» Exercise aim: Extract every entry word for word. Skip the pictures.

» Input data:
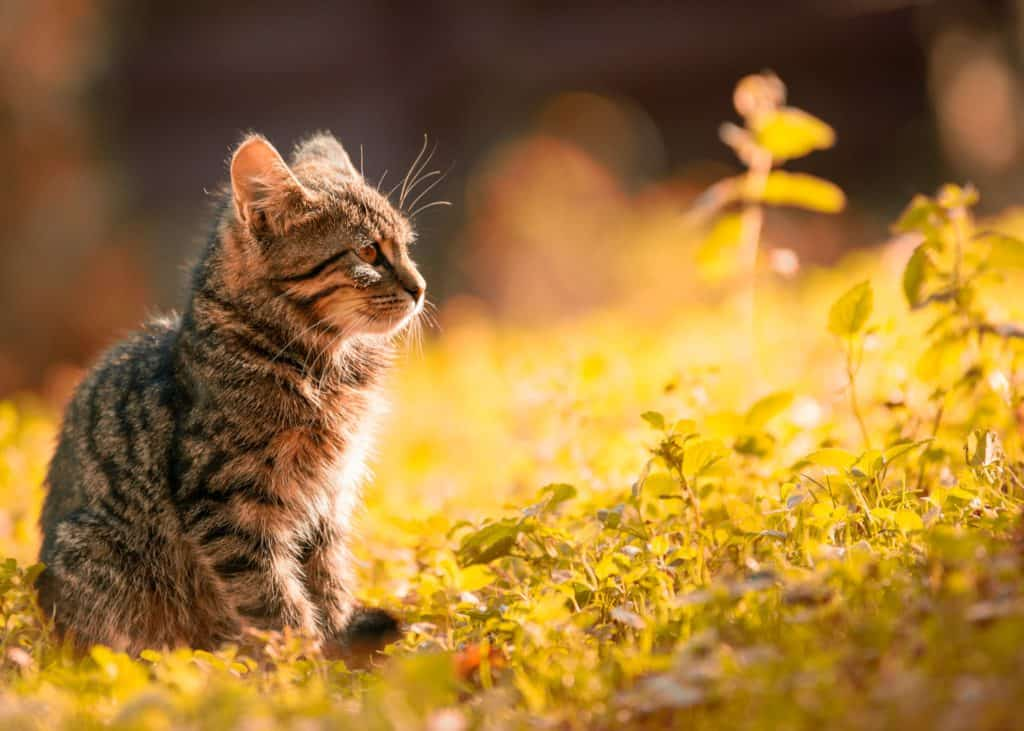 kitten in the forest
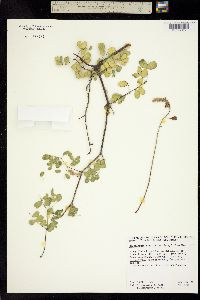 Image of Caesalpinia californica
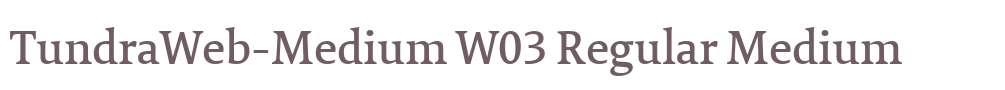 TundraWeb-Medium W03 Regular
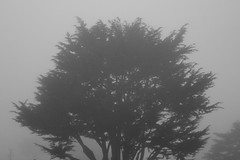 Sunny California (JB by the Sea) Tags: california tree monochrome fog montara halfmoonbay sanmateocounty coastside september2012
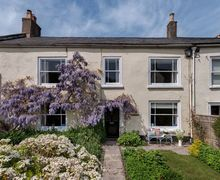 Snaptrip - Last minute cottages - Lovely Charmouth Cottage S34259 -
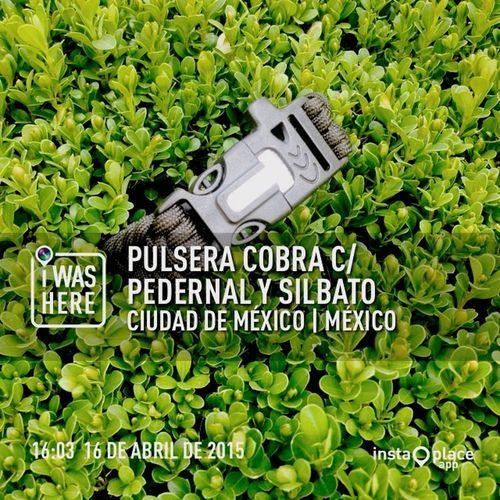 Militar Paracord550 Campismo Militares First Eyeem Photo Ciudad De México Antara Polanco Escuelaaviacionmexico Cancun ✌ Monterrey pedidos p550@pidosclick.com.mx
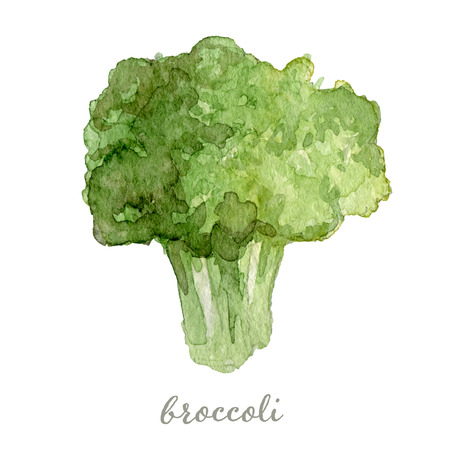 Watercolor broccoli - hand painted vector illustration Ilustrace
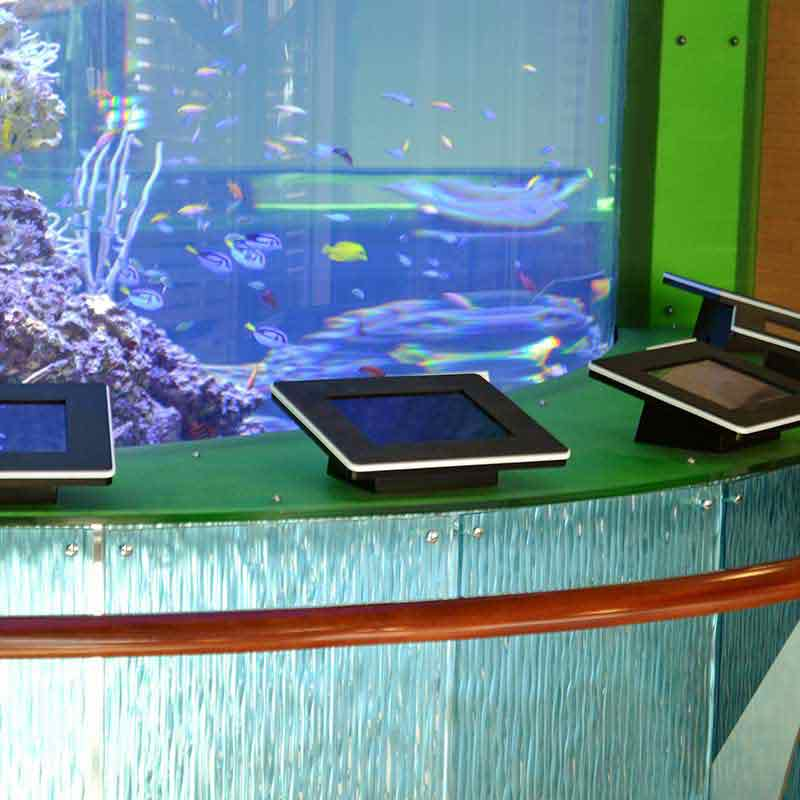 Aquarium Display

» Solution to the problem:
 kitten in the forest
 Image of Caesalpinia californica
 TundraWeb-Medium W03 Regular
 Sunny California (JB by the Sea) Tags: california tree monochrome fog montara halfmoonbay sanmateocounty coastside september2012
 Snaptrip - Last minute cottages - Lovely Charmouth Cottage S34259 -
 Militar Paracord550 Campismo Militares First Eyeem Photo Ciudad De México Antara Polanco Escuelaaviacionmexico Cancun ✌ Monterrey pedidos p550@pidosclick.com.mx
 Watercolor broccoli - hand painted vector illustration Ilustrace
 Aquarium Display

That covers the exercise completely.